**Instruction**
Write out only the tail of the records, beginning at the line containing "How much space" and including the last line, exactly as written.

**Data shown**
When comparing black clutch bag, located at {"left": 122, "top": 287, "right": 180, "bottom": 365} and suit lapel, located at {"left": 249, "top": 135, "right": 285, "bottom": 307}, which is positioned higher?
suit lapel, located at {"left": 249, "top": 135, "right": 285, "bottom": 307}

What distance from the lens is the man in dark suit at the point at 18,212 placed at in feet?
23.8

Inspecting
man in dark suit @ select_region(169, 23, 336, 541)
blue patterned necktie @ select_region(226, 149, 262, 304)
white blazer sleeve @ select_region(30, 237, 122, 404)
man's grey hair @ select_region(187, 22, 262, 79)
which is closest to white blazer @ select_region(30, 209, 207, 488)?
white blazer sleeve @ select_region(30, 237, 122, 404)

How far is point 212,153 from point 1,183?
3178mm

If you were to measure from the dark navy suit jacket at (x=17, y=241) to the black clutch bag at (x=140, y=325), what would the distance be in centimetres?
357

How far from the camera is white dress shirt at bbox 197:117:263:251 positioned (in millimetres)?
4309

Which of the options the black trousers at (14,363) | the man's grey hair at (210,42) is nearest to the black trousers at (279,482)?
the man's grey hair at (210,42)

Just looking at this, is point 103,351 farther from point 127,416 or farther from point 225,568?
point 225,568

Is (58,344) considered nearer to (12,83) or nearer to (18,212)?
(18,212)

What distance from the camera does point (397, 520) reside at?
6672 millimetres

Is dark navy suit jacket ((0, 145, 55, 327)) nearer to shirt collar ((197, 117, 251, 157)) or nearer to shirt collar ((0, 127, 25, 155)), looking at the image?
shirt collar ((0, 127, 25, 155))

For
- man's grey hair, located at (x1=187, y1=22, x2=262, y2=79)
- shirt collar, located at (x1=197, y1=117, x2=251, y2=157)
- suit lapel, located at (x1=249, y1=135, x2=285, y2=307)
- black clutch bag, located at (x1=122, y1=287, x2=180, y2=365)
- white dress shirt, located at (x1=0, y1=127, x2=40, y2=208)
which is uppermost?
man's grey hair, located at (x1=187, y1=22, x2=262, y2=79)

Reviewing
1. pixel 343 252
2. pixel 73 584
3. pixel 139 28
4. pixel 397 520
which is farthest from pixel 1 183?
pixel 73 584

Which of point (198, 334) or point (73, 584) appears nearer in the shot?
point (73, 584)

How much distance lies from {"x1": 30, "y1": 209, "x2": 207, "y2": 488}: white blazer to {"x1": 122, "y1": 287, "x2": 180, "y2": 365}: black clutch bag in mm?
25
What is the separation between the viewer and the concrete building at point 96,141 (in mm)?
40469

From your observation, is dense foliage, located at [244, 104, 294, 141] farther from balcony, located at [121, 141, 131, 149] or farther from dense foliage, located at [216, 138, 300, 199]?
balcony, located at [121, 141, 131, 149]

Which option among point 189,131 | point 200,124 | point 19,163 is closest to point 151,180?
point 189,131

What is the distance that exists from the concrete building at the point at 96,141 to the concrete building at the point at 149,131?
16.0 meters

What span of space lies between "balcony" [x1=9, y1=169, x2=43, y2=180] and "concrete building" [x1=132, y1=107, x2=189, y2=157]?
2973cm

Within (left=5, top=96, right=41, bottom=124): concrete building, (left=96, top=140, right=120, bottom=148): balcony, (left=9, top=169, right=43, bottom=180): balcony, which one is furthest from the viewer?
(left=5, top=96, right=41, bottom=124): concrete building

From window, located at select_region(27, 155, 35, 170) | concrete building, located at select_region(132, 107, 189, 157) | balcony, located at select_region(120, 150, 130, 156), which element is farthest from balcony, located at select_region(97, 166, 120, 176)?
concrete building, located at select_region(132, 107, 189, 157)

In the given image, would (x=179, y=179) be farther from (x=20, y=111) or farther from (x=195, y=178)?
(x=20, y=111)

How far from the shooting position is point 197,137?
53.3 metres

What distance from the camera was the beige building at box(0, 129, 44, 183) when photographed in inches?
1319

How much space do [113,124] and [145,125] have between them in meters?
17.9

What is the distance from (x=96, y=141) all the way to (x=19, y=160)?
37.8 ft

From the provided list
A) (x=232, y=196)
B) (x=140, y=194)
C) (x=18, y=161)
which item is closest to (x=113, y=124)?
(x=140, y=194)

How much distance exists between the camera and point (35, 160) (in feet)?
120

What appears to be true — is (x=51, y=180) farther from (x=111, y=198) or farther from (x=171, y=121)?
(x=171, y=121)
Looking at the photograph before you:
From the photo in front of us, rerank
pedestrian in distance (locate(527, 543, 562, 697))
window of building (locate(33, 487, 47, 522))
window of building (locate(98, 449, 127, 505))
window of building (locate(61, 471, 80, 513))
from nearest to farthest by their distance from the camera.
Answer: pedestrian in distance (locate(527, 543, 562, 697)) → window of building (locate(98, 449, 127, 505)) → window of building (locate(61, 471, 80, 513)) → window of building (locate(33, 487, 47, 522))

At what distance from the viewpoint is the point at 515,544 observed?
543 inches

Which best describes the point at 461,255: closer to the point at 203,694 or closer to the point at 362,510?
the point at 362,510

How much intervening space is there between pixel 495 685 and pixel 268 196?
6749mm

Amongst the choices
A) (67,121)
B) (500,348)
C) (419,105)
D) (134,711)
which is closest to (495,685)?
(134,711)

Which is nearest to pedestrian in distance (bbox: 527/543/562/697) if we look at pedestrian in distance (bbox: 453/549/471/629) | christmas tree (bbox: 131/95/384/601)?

**Problem solution**
How much space do [113,124] and [145,125] have between them in meters?
17.9

What is the distance from (x=96, y=141) all the way to (x=19, y=160)?
37.8 ft

From the provided list
A) (x=232, y=196)
B) (x=140, y=194)
C) (x=18, y=161)
which item is closest to (x=113, y=124)?
(x=140, y=194)

How much distance exists between the camera and point (35, 160) (in feet)?
120

What appears to be true — is (x=51, y=180) farther from (x=111, y=198) or farther from (x=171, y=121)?
(x=171, y=121)
Looking at the photograph before you:
From the photo in front of us, rerank
pedestrian in distance (locate(527, 543, 562, 697))
window of building (locate(33, 487, 47, 522))
window of building (locate(98, 449, 127, 505))
window of building (locate(61, 471, 80, 513))
from nearest to farthest by their distance from the camera.
Answer: pedestrian in distance (locate(527, 543, 562, 697)) → window of building (locate(98, 449, 127, 505)) → window of building (locate(61, 471, 80, 513)) → window of building (locate(33, 487, 47, 522))

At what distance from the viewpoint is the point at 515,544 observed?
543 inches

Which best describes the point at 461,255: closer to the point at 203,694 or closer to the point at 362,510?
the point at 362,510

How much intervening space is there between pixel 495 685 and pixel 268 196?
6749mm

Amongst the choices
A) (67,121)
B) (500,348)
C) (419,105)
D) (134,711)
which is closest to (495,685)?
(134,711)

Which is nearest to pedestrian in distance (bbox: 527/543/562/697) if we look at pedestrian in distance (bbox: 453/549/471/629) | christmas tree (bbox: 131/95/384/601)?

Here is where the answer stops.